IR Modelling of Coalsack

From Tauwiki

1 IRAS Image of Coalsack
2 Physical Model
3 Overall Procedure
4 Present Procedures
5 Things to do:
6 Important science points.
7 Formulae used
8 References
9 Useful (!?) links

[edit] IRAS Image of Coalsack

[edit] Physical Model

The Coalsack Molecular cloud and the two dust sheets in the line of sight towards it are simulated by giving a dust distribution in 1pc^3 spatial bins. The dust distribution in the molecular cloud is proportional to number density of CO, as given by Corradi et al. The two sheets in front are assumed to be at 60 and 110 pc, with thickness of 1pc each. Look at the wording in the paper carefully. I don't believe this is exactly what is said.

The dust grains are assumed to be non-porous spheres made up of carbonaceous and silicate material. The MRN size distribution of grains is assumed. The size distribution is a power law with index of -3.5 and grain sizes ranging from 0.005 micron to .25 microns. An albedo of 0.6 and a scattering phase function asymmetry factor of 0.3 is used. The Henyey Greenstein scattering function is used to calculate the intensity of scattered light.

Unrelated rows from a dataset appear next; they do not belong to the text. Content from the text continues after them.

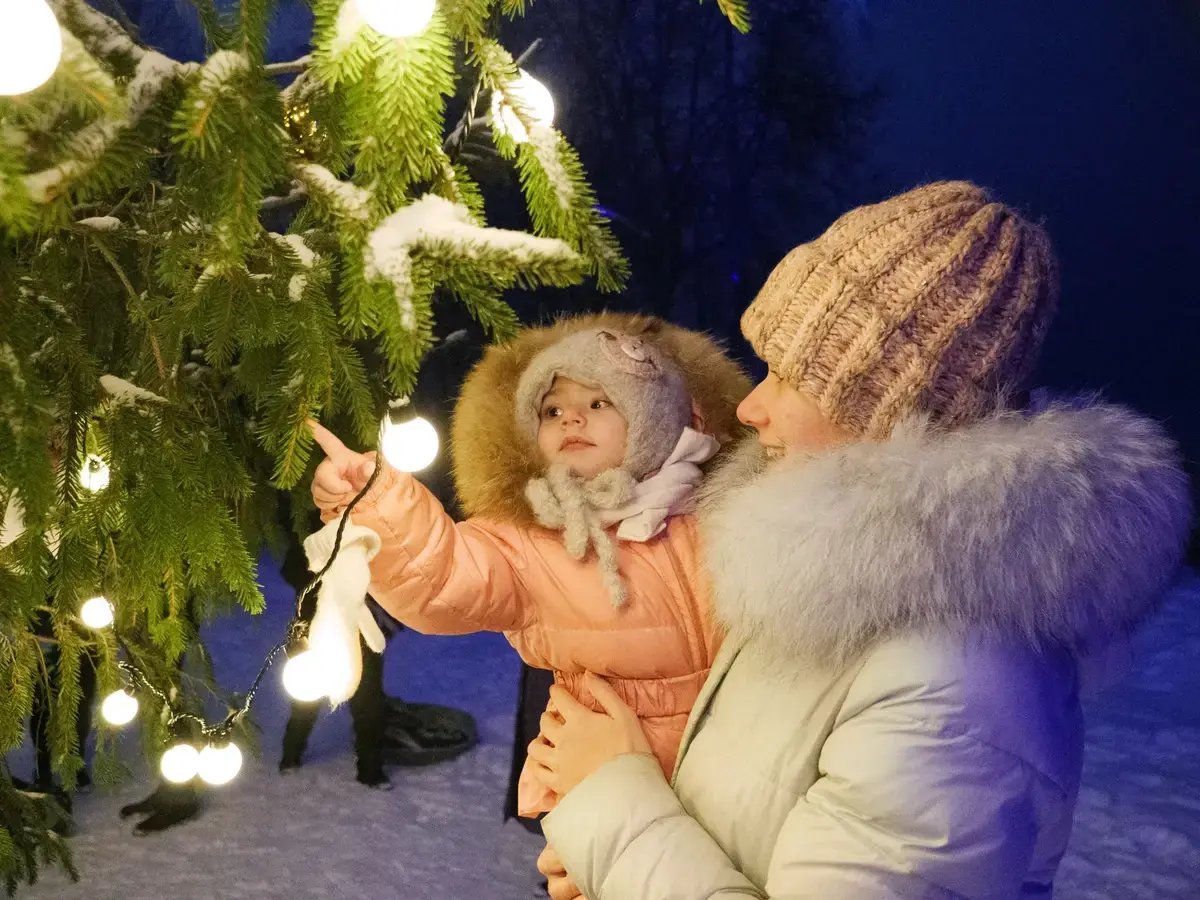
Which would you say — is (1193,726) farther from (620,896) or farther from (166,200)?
(166,200)

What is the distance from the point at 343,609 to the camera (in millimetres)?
1094

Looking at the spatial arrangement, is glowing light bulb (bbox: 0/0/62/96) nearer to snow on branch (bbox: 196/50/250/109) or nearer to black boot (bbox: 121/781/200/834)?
snow on branch (bbox: 196/50/250/109)

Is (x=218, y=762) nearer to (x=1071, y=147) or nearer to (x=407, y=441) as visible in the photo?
(x=407, y=441)

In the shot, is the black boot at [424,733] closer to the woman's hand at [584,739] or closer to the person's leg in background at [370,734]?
the person's leg in background at [370,734]

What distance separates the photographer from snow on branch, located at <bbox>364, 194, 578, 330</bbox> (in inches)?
27.7

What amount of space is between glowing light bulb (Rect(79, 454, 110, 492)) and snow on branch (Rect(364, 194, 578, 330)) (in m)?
0.52

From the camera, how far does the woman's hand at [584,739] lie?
120 cm

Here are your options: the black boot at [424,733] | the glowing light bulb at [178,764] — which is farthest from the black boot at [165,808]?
the glowing light bulb at [178,764]

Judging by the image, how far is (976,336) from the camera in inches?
40.4

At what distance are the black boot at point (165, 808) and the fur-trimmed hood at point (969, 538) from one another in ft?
10.2

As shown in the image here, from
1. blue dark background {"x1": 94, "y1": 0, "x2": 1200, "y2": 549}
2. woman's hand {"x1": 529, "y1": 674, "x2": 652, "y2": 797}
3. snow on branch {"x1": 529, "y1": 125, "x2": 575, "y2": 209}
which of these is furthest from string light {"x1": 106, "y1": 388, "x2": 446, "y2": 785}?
blue dark background {"x1": 94, "y1": 0, "x2": 1200, "y2": 549}

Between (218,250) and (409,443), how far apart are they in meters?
0.31

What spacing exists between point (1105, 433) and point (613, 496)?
68 centimetres

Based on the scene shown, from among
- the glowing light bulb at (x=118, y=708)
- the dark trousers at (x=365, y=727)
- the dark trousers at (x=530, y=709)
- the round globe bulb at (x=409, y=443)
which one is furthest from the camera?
the dark trousers at (x=365, y=727)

Brightest stars in UV wavelength range are assumed to be the source of heating for the dust grains. As shown by Purcell (1976) absorption of UV Photons gives rise to temperature fluctuations in small grains(radius <= 0.005 microns). Cooling of these grains gives rise to emission in 1-25 Micron wavelength range. Draine and Anderson(1985) show temperature distribution function for various sizes. Draine and Li (2001) give exact statistical treatment of vibrational energies of grains.

The heating of large grains(radius > 0.01 microns) gives rise to steady equilibrium temperatures, given by the energy balance equation. These grains emit blackbody radiation given by Planck distribution. In the present study we limit to grains of size 0.1 microns. The IRAS response functions are convolved with blackbody emission of these grains to find out fluxes in 60 and 100 micron bands, for comparison with IRAS images.

[edit] Overall Procedure

1. Calculate energy absorbed by each individual grain in 1pc^3 space, from the scattering model. For this, store energy absorbed in each scattering, and divide by the number of grains.

2. For each grain size, find out the temperature of the grain, for given absorbed energy, using energy balance equation.

3. Each grain emits a Planck distribution with that steady state temperature. Calculate brightness, MJy/Sr in 60 and 100 micron IRAS bands from each spatial bin. For this, we need to multiply by grain number density to the band flux generated by single grain.

Previous derivations are being put up the derivations page and IR derivation page.

One page has been created to track the overall Modelling progress.It contains the current form of complete derivation.

Current status is updated in the page on Modelling results.

[edit] Present Procedures

1. For obtaining energy stored in single dust grain:

Verbally,

Energy stored in single grain = intensity of UV radiation * (1- albedo) * energy of UV radiation * ratio of number of photons emitted by star and number of photons used in the simulation * scalling factor for entire spectrum of star

$E_g = I \times (1-a) \times \frac{hc}{\lambda} \times f_{spectrum} \times \frac {FluxAt1117A}{N_{phot}}$

2. For obtaining temperatures of dust grains:

A perfect spherical black body will have an equillibrium temperature $T b$ given by $U = \frac {4\sigma}{c} T_b^4$ , where U is the energy density of photons in ISRF.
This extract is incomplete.